En uno de los discursos recogidos en el libro “…y dominad la tierra”, nuestro reciente Beato Enrique Shaw afirma: “Para aquellos que deben dirigir a otros, ninguna cualidad es más firmemente necesaria que el autocontrol. Catón, el estricto cónsul romano, dijo sucintamente: el peor gobernante es aquel que no puede gobernarse a sí mismo.”
Una vez más, Enrique condensa un mensaje de gran profundidad del pensamiento clásico en una premisa de gestión: nadie puede mandar bien si no logra, primero, gobernarse a sí mismo. El liderazgo no comienza en la autoridad formal ni en el conocimiento técnico sino en el dominio interior. A esta virtud los clásicos la denominaron autarquía.
En Aristóteles, la autarquía (autarkeia) implica una suficiencia interior y exterior. Es la capacidad de sostenerse a uno mismo en el orden del alma. En este sentido la ubica ccomo condición necesaria para la felicidad porque sólo quien no está sometido a sus pasiones, miedos o vaivenes puede desarrollar la potencialidad de su naturaleza. Sólo quien está libre de las sujeciones internas o externas de la vida puede ejercer una verdadera autoridad en el liderazgo.
No se trata, solamente, de la autarquía como virtud moral aunque también (un jefe que tiene problemas de adicciones o una vida desordenada jamás podrá infundir respeto en su equipo). Se trata también del ejercicio de esta virtud en el orden cotidiano. El líder que no logra contenerse transmite inevitablemente lo que no ha sabido ordenar dentro suyo. Si está frustrado, contagia frustración. Si está enojado, el enojo se filtra en sus gestos, en el tono, en sus decisiones. Si atraviesa problemas personales los depositará, aunque no quiera, sobre su equipo.
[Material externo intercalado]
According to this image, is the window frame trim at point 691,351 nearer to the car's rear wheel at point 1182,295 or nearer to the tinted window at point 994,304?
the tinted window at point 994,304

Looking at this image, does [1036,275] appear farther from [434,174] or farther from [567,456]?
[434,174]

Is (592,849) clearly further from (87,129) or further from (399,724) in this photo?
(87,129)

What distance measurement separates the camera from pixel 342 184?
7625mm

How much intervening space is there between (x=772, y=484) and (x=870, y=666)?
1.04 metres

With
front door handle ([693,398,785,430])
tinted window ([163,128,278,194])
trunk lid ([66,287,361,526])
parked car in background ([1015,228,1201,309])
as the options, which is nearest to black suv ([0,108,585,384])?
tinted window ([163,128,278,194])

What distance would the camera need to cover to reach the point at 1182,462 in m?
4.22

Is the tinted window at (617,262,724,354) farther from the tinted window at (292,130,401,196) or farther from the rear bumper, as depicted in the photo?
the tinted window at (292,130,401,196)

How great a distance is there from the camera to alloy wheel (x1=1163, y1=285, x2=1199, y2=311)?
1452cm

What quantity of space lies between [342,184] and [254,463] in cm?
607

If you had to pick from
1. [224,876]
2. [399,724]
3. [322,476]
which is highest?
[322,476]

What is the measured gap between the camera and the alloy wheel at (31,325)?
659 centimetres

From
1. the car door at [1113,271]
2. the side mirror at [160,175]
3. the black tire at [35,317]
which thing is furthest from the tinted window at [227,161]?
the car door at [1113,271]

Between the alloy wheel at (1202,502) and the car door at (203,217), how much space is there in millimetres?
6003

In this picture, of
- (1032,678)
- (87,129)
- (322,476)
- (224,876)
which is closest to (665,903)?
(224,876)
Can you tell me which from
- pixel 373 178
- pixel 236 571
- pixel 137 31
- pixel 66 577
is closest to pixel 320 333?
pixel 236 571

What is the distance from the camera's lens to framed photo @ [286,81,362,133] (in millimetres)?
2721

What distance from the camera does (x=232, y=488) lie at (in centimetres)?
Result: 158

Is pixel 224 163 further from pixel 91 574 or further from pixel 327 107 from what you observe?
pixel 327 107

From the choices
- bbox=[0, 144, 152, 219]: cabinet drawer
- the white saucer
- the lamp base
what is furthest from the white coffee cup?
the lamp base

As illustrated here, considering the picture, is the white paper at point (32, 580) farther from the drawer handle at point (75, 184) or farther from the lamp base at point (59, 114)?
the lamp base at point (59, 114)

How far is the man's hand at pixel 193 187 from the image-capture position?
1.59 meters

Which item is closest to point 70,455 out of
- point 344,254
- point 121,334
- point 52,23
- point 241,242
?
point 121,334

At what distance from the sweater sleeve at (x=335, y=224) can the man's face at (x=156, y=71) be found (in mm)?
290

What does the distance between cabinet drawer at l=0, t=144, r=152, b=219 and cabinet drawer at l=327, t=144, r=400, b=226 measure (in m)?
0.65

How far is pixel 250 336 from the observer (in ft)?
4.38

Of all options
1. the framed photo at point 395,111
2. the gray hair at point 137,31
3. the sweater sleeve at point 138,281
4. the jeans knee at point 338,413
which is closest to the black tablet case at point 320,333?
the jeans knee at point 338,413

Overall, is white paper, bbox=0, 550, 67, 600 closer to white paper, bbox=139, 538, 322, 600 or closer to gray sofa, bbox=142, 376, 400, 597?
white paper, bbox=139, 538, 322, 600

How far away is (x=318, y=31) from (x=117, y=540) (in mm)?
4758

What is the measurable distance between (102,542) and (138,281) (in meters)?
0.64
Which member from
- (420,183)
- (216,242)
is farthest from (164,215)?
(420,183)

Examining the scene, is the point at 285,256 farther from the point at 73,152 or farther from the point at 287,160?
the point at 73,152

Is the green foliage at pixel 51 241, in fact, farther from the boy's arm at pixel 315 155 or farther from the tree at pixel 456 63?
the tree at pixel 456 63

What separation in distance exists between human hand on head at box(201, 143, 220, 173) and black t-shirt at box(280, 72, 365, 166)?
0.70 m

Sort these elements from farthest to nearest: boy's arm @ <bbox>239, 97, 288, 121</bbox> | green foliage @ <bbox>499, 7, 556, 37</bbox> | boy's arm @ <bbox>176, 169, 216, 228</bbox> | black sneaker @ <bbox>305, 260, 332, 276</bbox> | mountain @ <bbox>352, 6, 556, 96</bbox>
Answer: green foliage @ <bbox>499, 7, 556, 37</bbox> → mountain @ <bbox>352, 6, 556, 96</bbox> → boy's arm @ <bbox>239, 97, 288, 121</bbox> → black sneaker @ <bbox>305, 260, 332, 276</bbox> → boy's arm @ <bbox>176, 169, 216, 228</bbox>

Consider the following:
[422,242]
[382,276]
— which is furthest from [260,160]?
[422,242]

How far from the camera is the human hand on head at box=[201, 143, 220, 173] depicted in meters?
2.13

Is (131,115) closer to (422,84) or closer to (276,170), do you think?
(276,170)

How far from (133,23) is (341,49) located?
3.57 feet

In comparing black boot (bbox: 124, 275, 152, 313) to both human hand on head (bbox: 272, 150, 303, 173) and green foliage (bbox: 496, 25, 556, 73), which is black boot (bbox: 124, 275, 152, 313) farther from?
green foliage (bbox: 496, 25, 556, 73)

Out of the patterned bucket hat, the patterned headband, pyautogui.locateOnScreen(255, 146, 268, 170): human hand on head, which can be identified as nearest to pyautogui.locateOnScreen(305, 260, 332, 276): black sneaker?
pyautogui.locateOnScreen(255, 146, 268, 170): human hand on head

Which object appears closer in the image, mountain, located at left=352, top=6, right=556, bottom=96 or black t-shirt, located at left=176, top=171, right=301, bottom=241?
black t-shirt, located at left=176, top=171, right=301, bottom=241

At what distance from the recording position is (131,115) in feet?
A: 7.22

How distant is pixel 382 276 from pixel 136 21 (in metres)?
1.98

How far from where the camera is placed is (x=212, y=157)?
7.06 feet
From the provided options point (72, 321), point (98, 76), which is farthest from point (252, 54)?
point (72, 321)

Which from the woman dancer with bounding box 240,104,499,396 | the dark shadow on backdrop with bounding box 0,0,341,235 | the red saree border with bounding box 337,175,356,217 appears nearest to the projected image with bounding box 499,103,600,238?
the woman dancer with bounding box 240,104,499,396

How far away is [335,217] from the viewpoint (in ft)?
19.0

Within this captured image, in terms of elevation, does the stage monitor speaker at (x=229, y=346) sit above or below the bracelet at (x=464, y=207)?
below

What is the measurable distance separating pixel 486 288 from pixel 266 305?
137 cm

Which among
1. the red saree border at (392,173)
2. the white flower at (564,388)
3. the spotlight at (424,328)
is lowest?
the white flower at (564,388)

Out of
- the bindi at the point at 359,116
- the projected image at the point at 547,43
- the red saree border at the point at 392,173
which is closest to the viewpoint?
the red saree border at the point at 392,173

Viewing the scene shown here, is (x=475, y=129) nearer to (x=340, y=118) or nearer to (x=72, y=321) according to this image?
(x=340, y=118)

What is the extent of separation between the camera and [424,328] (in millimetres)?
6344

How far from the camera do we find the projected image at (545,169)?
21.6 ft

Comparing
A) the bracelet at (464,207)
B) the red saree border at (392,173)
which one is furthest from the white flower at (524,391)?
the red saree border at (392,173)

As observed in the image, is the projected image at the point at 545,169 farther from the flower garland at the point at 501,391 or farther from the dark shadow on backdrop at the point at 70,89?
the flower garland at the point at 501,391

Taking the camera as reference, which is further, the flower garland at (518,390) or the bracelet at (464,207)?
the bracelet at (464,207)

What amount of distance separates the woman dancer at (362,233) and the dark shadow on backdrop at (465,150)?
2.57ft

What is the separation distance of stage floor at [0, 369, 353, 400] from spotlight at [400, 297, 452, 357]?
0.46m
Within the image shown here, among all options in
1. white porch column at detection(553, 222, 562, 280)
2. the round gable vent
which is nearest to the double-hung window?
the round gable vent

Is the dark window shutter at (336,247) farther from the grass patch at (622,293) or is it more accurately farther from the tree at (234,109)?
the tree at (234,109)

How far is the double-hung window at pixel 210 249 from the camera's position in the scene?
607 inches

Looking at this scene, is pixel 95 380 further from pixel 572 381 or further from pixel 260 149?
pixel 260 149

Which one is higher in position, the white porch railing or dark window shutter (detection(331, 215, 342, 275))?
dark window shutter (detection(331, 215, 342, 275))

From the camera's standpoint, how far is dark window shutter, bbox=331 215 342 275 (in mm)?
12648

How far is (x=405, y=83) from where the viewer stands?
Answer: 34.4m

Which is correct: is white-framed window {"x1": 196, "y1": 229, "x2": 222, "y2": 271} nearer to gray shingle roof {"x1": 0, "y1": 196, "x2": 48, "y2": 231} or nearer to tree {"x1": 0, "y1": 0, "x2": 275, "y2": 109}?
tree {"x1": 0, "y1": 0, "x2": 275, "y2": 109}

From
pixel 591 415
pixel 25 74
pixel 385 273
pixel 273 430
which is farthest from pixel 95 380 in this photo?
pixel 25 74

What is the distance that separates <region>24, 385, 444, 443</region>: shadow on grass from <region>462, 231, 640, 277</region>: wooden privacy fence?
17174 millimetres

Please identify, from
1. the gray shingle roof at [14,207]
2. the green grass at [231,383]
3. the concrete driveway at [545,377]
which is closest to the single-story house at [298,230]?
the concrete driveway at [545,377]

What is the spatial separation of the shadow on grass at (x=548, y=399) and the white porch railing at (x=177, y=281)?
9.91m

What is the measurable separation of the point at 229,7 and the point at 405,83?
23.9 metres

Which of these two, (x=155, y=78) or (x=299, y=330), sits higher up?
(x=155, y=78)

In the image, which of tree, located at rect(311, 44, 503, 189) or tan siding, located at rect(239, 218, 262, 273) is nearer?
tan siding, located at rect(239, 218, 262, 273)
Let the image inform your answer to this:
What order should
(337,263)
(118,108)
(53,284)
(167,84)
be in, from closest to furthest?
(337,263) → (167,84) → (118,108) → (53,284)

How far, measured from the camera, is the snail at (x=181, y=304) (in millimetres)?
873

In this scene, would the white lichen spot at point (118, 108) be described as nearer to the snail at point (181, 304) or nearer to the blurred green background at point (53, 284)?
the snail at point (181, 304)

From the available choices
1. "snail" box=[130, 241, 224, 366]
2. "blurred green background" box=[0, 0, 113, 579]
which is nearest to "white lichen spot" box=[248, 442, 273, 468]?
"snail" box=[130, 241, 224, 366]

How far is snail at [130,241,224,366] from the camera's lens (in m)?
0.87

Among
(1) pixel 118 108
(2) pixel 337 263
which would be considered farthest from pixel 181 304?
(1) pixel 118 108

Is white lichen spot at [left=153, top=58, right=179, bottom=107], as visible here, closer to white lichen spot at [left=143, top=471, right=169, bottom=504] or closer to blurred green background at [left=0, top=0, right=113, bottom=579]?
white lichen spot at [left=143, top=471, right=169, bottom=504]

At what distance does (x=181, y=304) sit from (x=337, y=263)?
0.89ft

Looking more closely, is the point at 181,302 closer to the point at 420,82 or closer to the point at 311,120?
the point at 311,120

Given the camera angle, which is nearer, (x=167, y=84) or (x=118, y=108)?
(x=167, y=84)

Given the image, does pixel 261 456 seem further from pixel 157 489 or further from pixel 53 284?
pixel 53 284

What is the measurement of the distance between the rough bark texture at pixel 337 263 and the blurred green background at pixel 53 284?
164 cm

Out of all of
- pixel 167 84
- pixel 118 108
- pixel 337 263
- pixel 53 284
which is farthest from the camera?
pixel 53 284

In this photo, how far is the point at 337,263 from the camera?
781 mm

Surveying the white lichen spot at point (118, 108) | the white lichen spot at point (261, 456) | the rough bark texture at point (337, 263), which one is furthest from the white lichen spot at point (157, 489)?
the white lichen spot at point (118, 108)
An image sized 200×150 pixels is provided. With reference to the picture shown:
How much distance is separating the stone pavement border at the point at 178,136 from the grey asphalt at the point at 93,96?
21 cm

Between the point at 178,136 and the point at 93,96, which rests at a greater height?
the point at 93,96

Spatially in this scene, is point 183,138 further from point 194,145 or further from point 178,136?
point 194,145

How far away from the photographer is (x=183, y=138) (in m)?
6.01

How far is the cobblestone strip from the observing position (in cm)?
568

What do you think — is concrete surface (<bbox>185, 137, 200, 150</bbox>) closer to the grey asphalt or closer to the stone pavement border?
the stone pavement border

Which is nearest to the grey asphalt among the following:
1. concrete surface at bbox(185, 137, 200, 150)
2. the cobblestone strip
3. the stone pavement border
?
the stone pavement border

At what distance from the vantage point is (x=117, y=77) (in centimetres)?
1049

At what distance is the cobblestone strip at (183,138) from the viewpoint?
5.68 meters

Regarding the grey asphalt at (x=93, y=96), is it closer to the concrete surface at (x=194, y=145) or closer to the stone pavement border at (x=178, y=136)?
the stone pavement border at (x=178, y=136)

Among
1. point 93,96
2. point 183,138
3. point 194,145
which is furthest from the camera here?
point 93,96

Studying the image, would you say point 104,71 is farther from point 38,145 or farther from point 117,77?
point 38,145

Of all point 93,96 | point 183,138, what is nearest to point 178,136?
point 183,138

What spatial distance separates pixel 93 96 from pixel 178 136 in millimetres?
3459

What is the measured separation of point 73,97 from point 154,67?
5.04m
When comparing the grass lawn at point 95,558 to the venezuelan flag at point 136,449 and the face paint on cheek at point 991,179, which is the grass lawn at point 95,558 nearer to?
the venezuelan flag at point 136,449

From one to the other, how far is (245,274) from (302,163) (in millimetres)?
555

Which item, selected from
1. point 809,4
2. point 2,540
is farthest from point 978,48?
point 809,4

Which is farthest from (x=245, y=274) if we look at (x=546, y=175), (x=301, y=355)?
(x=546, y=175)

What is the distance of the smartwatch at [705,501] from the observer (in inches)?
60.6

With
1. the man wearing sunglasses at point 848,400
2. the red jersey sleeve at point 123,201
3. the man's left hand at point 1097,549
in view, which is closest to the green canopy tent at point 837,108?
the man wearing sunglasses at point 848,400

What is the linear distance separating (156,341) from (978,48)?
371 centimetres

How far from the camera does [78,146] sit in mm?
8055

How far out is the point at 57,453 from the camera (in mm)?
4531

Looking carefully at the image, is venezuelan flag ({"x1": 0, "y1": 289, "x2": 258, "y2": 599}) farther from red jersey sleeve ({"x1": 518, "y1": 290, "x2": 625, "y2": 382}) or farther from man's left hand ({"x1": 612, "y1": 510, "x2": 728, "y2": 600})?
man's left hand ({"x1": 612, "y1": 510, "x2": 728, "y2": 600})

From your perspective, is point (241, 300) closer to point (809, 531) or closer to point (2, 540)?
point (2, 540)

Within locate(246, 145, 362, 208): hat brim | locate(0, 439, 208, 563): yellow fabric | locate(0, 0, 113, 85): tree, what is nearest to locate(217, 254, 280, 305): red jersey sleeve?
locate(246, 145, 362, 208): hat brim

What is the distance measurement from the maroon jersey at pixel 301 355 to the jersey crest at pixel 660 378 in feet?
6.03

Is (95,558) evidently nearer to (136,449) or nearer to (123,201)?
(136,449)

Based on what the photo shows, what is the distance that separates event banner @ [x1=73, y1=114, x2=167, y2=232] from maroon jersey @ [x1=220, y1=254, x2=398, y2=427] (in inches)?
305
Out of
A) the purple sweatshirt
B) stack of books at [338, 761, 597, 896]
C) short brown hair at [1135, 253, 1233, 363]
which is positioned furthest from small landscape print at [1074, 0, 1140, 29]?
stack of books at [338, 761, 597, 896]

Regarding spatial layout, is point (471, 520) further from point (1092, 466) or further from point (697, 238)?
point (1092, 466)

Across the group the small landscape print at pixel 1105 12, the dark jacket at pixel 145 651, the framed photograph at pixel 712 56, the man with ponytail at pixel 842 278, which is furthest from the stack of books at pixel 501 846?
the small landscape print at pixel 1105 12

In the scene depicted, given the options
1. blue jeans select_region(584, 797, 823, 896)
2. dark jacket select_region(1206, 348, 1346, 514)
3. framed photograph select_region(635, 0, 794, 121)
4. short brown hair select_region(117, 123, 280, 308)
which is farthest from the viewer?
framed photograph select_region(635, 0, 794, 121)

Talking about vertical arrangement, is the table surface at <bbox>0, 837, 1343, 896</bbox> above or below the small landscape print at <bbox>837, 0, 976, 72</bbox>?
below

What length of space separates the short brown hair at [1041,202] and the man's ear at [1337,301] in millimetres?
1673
La falta de autarquía engendra líderes erráticos: días buenos y días malos, climas imprevisibles, reacciones desproporcionadas. Se confunden problemas con soluciones, se dramatizan obstáculos, se vive en una tensión permanente. El equipo nunca sabe “desde dónde” viene el líder, y eso erosiona la confianza más que cualquier error técnico.
La autarquía, en cambio, permite algo esencial: separar lo personal de lo común, lo emocional de lo operativo, el problema del camino para resolverlo. El líder autárquico no niega sus emociones pero sabe gobernarlas. No las reprime, las ordena. Por eso puede sostener una cierta estabilidad interior aún en contextos adversos.
Enrique en sus notas menciona muchas veces la necesidad de mostrarse alegre con los colaboradores. La alegría del líder no es un rasgo del carácter sino que es fruto del gobierno interior. Estar alegre (no de un modo superficial sino desde la serenidad) es una forma de tratar bien a los demás. Es crear un “hábitat”, es crear un clima. No se trata de hacer como que todo está bien o que no existen los problemas sino que esos temas o problemas no van a afectar nuestra manera de ejercer el liderazgo.
Desde esta perspectiva la autarquía cobra una dimensión práctica y cotidiana. Se revela en la capacidad de no descargar tensiones, de no gobernar desde el estado de ánimo, de no usar el poder como válvula de escape. Es, en definitiva, una forma de caridad cotidiana.
Platón también insistía en la idea de que el alma debe estar ordenada para poder
gobernar. Esa imagen del alma ordenada es el modelo de todo liderazgo sano.
Esta idea también se encuentra en la Doctrina Social de la Iglesia al afirmar que
gobernar es, ante todo, una responsabilidad moral. En el Compendio se enseña que
quienes ejercen autoridad deben hacerlo desde una conciencia formada y un dominio
de sí que los hagas capaces de servir al Bien Común.
La autarquía es, en resumen, la libertad interior puesta al servicio de los otros. Es por eso que el verdadero liderazgo no nace de un puesto o una posición sino del fatigoso ejercicio de gobernarse a uno mismo.